A worldview is the set of assumptions through which we interpret reality — who are we, what's wrong with the world, what's the solution, and what does a good life look like? The Christian worldview has specific answers: we are made in God's image; creation is good but fallen; Jesus is the solution; the good life is one of love, justice, and worship. Teaching SRE means exposing students to these answers — not forcing them to adopt them.
What We Mean by 'Christian Worldview'
Invitation, Not Coercion
SRE is not evangelism in the pejorative sense. Students are attending on the basis of parental consent, but they bring their own questions, doubts, and emerging convictions. The goal is to present the Christian faith clearly, compellingly, and honestly — inviting students into a story that makes sense of the world — not to produce a set of correct religious responses on demand. When students feel invited rather than pushed, genuine formation happens.
Use Questions as Your Primary Teaching Tool
'What do you think makes a person valuable?' is a better opener than 'The Bible says every person is made in God's image and is therefore valuable.' The question creates space for students to arrive at the Christian insight themselves — or to surface a competing view that you can then engage honestly. Inquiry-based teaching in SRE is not a compromise of content; it's a better way of reaching it.

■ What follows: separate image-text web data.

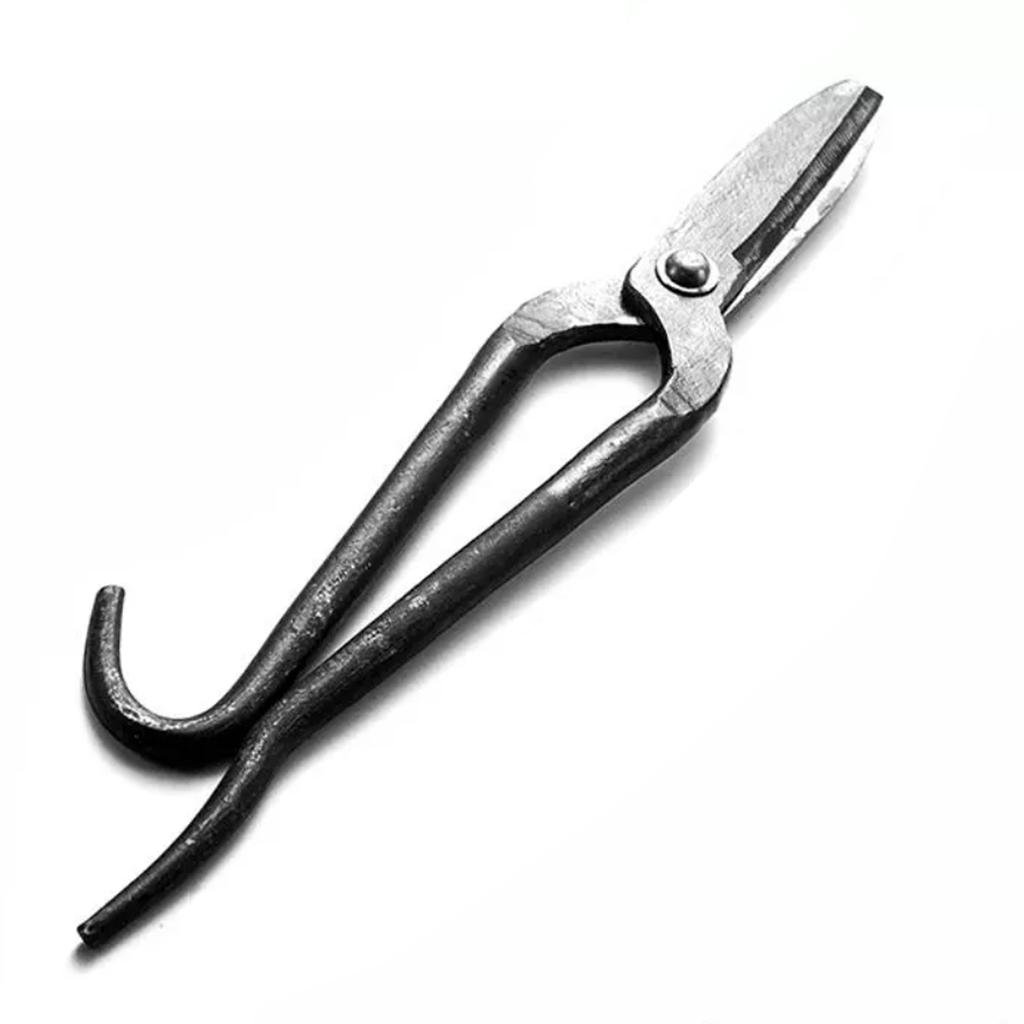 Professional Manganese Steel Metal Straight Shears, Heavy-Duty Industrial Scissors for Cutting Hard Wire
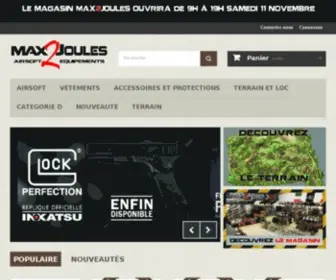 Max2Joules.com(Spécialiste airsoft) Screenshot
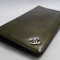Authentic CHANEL WALLET DARK GREEN PATENT LEATHER COCO PURSE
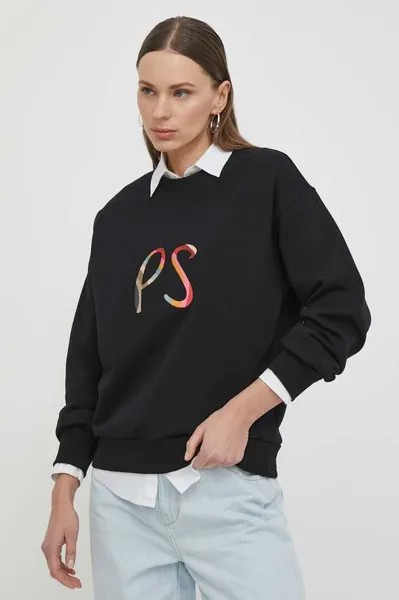 Хлопковая толстовка PS Paul Smith, черный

Model Honest, Doubting, Living Faith
Nothing is more disarming than a teacher who says, 'I've struggled with this question too, and here's where I've landed.' Certainty that never acknowledges complexity reads as naive or dishonest to reflective students. Faith that holds hard questions with intellectual seriousness while remaining personally committed is the most compelling advertisement for Christianity that any SRE lesson can offer.